3.8_Host_Memory
3.8 Host Memory
"Host" memory is CPU memory—the stuff we all were managing with malloc()/free() and new[]/delete[] for years before anyone had heard of CUDA. On all operating systems that run CUDA, host memory is virtualized; memory protections enforced by hardware are in place to protect CPU processes from reading or writing each other's memory without special provisions.[12] "Pages" of memory, usually 4K or 8K in size, can be relocated without changing their virtual address; in particular, they can be swapped to disk, effectively enabling the computer to have more virtual memory than physical memory. When a page is marked "nonresident," an attempt to access the page will signal a "page fault" to the operating system, which will prompt the operating system to find a physical page available to copy the data from disk and resume execution with the virtual page pointing to the new physical location.
The operating system component that manages virtual memory is called the "virtual memory manager" or VMM. Among other things, the VMM monitors memory activity and uses heuristics to decide when to "evict" pages to disk and resolves the page faults that happen when evicted pages are referenced.
The VMM provides services to hardware drivers to facilitate direct access of host memory by hardware. In modern computers, many peripherals, including disk controllers, network controllers, and GPUs, can read or write host memory using a facility known as "direct memory access" or DMA. DMA gives two
performance benefits: It avoids a data copy and enables the hardware to operate concurrently with the CPU. A tertiary benefit is that hardware may achieve better bus performance over DMA.
To facilitate DMA, operating system VMMs provide a service called "page-locking." Memory that is page-locked has been marked by the VMM as ineligible for eviction, so its physical address cannot change. Once memory is page-locked, drivers can program their DMA hardware to reference the physical addresses of the memory. This hardware setup is a separate and distinct operation from the page-locking itself. Because page-locking makes the underlying physical memory unavailable for other uses by the operating system, page-locking too much memory can adversely affect performance.
Memory that is not page-locked is known as "pageable." Memory that is page-locked is sometimes known as "pinned" memory, since its physical address cannot be changed by the operating system (it has been pinned in place).
3.8.1 PINNED HOST MEMORY
"Pinned" host memory is allocated by CUDA with the functions cuMemHostAlloc() / CUDAHostAlloc(). This memory is page-locked and set up for DMA by the current CUDA context.
CUDA tracks the memory ranges allocated in this way and automatically accelerates memcpy operations that reference pinned memory. Asynchronous memcpy operations only work on pinned memory. Applications can determine whether a given host memory address range is pinned using the cuMemHostGetFlags() function.

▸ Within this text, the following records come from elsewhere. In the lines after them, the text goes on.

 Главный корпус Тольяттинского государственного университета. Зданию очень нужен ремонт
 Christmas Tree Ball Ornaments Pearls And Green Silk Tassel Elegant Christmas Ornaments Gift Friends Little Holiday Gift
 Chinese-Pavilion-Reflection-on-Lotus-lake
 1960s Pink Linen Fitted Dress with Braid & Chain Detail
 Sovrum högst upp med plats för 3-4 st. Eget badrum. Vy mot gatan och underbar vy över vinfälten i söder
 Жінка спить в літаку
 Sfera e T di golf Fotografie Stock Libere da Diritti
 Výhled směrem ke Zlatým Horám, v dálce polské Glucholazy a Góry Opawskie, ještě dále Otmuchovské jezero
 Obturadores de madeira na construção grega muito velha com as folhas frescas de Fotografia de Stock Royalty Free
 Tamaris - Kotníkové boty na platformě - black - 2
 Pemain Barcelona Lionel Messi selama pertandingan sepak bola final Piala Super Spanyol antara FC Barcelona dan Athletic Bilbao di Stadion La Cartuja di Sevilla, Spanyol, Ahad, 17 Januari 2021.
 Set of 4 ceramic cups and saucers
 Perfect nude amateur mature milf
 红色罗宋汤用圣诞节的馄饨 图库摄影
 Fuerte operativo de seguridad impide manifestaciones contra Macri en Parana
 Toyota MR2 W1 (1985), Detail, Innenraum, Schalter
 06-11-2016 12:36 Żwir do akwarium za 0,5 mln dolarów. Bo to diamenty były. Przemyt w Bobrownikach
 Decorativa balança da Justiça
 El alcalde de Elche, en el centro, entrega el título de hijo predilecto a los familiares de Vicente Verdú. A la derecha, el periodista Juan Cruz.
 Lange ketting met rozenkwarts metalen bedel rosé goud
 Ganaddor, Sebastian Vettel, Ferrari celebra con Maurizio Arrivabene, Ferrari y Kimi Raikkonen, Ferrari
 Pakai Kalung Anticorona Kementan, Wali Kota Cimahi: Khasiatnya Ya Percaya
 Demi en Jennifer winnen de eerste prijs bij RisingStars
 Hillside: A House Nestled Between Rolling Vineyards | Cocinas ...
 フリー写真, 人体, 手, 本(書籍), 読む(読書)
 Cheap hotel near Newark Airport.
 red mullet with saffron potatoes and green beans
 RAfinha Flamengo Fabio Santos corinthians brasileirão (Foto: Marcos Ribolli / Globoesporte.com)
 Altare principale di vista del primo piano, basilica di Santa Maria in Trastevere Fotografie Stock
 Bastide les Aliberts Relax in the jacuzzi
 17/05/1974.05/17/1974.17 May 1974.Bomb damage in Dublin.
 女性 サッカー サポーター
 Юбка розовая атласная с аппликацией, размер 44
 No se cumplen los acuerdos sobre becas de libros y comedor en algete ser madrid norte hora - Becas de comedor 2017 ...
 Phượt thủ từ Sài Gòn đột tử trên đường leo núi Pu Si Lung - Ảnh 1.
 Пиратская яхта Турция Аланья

In the context of operating system documentation, the terms page-locked and pinned are synonymous, but for CUDA purposes, it may be easier to think of "pinned" memory as host memory that has been page-locked and mapped for access by the hardware. "Page-locking" refers only to the operating system mechanism for marking host memory pages as ineligible for eviction.
3.8.2 PORTABLE PINNED MEMORY
Portable pinned memory is mapped for all CUDA contexts after being page-locked. The underlying mechanism for this operation is complicated: When a portable pinned allocation is performed, it is mapped into all CUDA contexts before returning. Additionally, whenever a CUDA context is created, all portable pinned memory allocations are mapped into the new CUDA context before returning. For either portable memory allocation or context creation, any failure to perform these mappings will cause the allocation or context creation to fail. Happily, as of CUDA 4.0, if UVA (unified virtual addressing) is in force, all pinned allocations are portable.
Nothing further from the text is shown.